Nei giorni scorsi il Consiglio di sicurezza delle Nazioni Unite ha approvato una risoluzione per “una cessazione immediata delle ostilità in tutte le situazioni per almeno 90 giorni consecutivi” così da garantire assistenza umanitaria alle popolazioni colpite e contrastare le devastanti conseguenze della diffusione del Covid-19. Francesco, con il suo intervento alla fine dell’Angelus ha voluto dare il suo sostegno all’iniziativa, auspicando che il cessate il fuoco globale venga osservato “effettivamente e tempestivamente”. L’iniziativa del Papa rappresenta un nuovo passo di un lungo cammino. Un passo reso ancora più urgente dalla crisi provocata dalla pandemia, le cui conseguenze più devastanti – al pari di quelle delle guerre – ricadono sui più poveri.
Domenica 29 marzo, il Pontefice aveva già avanzato questa richiesta, appoggiando l’appello in questo senso lanciato cinque giorni prima dal Segretario Generale delle Nazioni Unite. António Guterres aveva chiesto un “cessate il fuoco globale e immediato in tutti gli angoli del mondo”, richiamando l’emergenza per il Covid-19, che non conosce frontiere. Francesco si era associato “a quanti hanno accolto questo appello” e aveva invitato “tutti a darvi seguito fermando ogni forma di ostilità bellica, favorendo la creazione di corridoi per l’aiuto umanitario, l’apertura alla diplomazia, l’attenzione a chi si trova in situazione di più grande vulnerabilità”.
L’impegno congiunto contro la pandemia, aveva auspicato il Papa, “possa portare tutti a riconoscere il nostro bisogno di rafforzare i legami fraterni come membri di un’unica famiglia. In particolare, susciti nei responsabili delle Nazioni e nelle altre parti in causa un rinnovato impegno al superamento delle rivalità. I conflitti non si risolvono attraverso la guerra! È necessario superare gli antagonismi e i contrasti, mediante il dialogo e una costruttiva ricerca della pace”.

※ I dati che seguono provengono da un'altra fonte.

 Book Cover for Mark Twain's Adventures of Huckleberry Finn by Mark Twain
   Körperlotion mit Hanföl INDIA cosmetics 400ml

Francesco nelle settimane successive, era tornato altre due volte a deplorare le spese per gli armamenti. Nell’omelia della Veglia di Pasqua, celebrata in San Pietro, aveva detto: “Mettiamo a tacere le grida di morte, basta guerre! Si fermino la produzione e il commercio delle armi, perché di pane e non di fucili abbiamo bisogno”. Papa Bergoglio aveva voluto ricordare nuovamente questo tema che rappresenta una costante del suo pontificato, anche nella più lunga delle due preghiere mariane suggerite ai fedeli a conclusione del Rosario nel mese di maggio: “Assisti i Responsabili delle Nazioni, perché operino con saggezza, sollecitudine e generosità, soccorrendo quanti mancano del necessario per vivere, programmando soluzioni sociali ed economiche con lungimiranza e con spirito di solidarietà. Maria Santissima, tocca le coscienze perché le ingenti somme usate per accrescere e perfezionare gli armamenti siano invece destinate a promuovere adeguati studi per prevenire simili catastrofi in futuro”.
Più volte e in occasioni diverse, negli anni precedenti, Francesco aveva denunciato “l’ipocrisia” e il “peccato” dei responsabili di quei Paesi che “parlano di pace e vendono le armi per fare queste guerre”. Parole ripetute anche al ritorno dall’ultimo viaggio internazionale prima dello scoppio della pandemia, quello in Thailandia e Giappone: “A Nagasaki e Hiroshima ho sostato in preghiera, ho incontrato alcuni sopravvissuti e familiari delle vittime, e ho ribadito la ferma condanna delle armi nucleari e dell’ipocrisia di parlare di pace costruendo e vendendo ordigni bellici”.
Secondo un rapporto Oxfam, nel 2019 la spesa militare globale ha sfiorato i duemila miliardi di dollari e attualmente ci sono due miliardi di esseri umani intrappolati nei Paesi in guerra e stremati da violenza, persecuzioni, carestie e ora anche dall’emergenza rappresentata dalla pandemia.